A better starting point would be to look at more comprehensive definition of what an addiction is. That starting point would be the October 2011 definition issued by the American Society of Addiction Medicine.  Paragraph 2 of the short definition will suffice and reading those four lines should make it very clear that the use of antidepressant medications does not lead to addiction. The real hallmark of addictions is uncontrolled use and there is no evidence that modern antidepressants are used in an uncontrolled manner.  Additional evidence is that antidepressants have absolutely no street value and therefore are in the majority of 34 million chemical compounds listed in Chem Abstracts of which only about 322 are addicting.
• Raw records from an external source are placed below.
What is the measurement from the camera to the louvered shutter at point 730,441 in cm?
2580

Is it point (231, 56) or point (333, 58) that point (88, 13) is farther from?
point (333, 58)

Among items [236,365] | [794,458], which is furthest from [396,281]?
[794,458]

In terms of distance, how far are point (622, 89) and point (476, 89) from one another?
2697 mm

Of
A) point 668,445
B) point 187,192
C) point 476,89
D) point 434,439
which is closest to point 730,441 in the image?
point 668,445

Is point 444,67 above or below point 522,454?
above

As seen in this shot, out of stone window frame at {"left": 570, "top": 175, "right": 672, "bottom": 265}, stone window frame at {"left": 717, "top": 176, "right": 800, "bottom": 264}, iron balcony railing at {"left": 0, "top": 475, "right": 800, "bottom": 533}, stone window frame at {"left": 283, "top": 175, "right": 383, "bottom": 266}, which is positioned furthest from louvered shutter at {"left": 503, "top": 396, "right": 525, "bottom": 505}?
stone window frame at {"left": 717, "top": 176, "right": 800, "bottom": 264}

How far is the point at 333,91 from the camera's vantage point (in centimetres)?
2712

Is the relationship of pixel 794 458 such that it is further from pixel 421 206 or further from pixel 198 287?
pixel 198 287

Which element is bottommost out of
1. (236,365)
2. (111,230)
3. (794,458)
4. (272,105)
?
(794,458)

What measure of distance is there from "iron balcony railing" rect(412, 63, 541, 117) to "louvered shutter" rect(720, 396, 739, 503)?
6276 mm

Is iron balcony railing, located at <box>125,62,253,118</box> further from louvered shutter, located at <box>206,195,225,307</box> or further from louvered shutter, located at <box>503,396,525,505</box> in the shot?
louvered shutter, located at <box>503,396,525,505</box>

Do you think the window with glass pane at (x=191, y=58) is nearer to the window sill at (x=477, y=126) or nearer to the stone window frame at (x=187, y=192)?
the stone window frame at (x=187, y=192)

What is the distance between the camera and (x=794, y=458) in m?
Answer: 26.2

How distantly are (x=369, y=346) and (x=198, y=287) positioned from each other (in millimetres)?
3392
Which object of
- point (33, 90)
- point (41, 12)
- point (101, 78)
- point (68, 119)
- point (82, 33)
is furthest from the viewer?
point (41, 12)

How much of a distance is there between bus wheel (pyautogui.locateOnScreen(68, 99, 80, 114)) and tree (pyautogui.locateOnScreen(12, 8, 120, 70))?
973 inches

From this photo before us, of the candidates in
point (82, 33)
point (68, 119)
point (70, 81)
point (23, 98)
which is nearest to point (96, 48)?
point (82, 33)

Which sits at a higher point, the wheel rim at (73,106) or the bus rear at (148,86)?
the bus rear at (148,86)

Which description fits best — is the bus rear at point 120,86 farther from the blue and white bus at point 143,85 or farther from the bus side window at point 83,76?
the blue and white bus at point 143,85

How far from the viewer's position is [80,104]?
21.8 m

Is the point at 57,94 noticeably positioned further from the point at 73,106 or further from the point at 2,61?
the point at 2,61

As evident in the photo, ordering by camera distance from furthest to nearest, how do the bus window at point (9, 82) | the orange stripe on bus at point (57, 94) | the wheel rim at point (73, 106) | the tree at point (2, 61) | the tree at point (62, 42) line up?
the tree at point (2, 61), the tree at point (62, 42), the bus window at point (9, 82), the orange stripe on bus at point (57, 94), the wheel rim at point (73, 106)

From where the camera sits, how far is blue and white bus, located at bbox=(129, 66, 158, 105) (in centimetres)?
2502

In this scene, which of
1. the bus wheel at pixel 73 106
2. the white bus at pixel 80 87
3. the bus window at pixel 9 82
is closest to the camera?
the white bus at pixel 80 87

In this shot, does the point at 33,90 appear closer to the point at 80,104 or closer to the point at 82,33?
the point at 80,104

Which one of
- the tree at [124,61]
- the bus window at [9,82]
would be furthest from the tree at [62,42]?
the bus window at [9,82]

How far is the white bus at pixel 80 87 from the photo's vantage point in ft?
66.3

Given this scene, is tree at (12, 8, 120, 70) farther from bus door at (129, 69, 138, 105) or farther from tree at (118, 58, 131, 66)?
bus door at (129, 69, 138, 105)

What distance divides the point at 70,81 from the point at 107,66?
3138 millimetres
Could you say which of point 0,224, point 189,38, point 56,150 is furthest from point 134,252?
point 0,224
If your doctor has recommended that you take an antidepressant medication certainly be aware of the fact that there may be discontinuation symptoms. Discontinuation symptoms are not an addiction.  Needing to take an antidepressant for a chronic mood or anxiety disorder is not an addiction.  Contrary to Dr. Healy's opinion there are a number of nonpsychiatric medications can be discontinued and cause severe discontinuation symptoms.  The term "physical dependence" suggests an addiction or the inappropriate use of a potentially addicting drug where in fact that is not the case with antidepressants.  Comparing antidepressants to other clearly addictive compounds like benzodiazepines or opioids is not an accurate comparison across any dimension.  I agree that any person considering an antidepressant drug needs to be aware of the fact that mild to moderate symptoms can respond to psychotherapy as well as medication.  ANY medication can lead to rare but very serious complications.  Any person considering treatment with medications needs to be working with a physician who is skilled in the use of these medications and who can address any potential side effects.  My personal experience in treating people who have severe anxiety and depression is that they reach a point that anyone with a severe chronic illness reaches in making a decision about medication. That point generally involves asking themselves: "What else am I going to do?".

As physicians we can never minimize the importance of that question.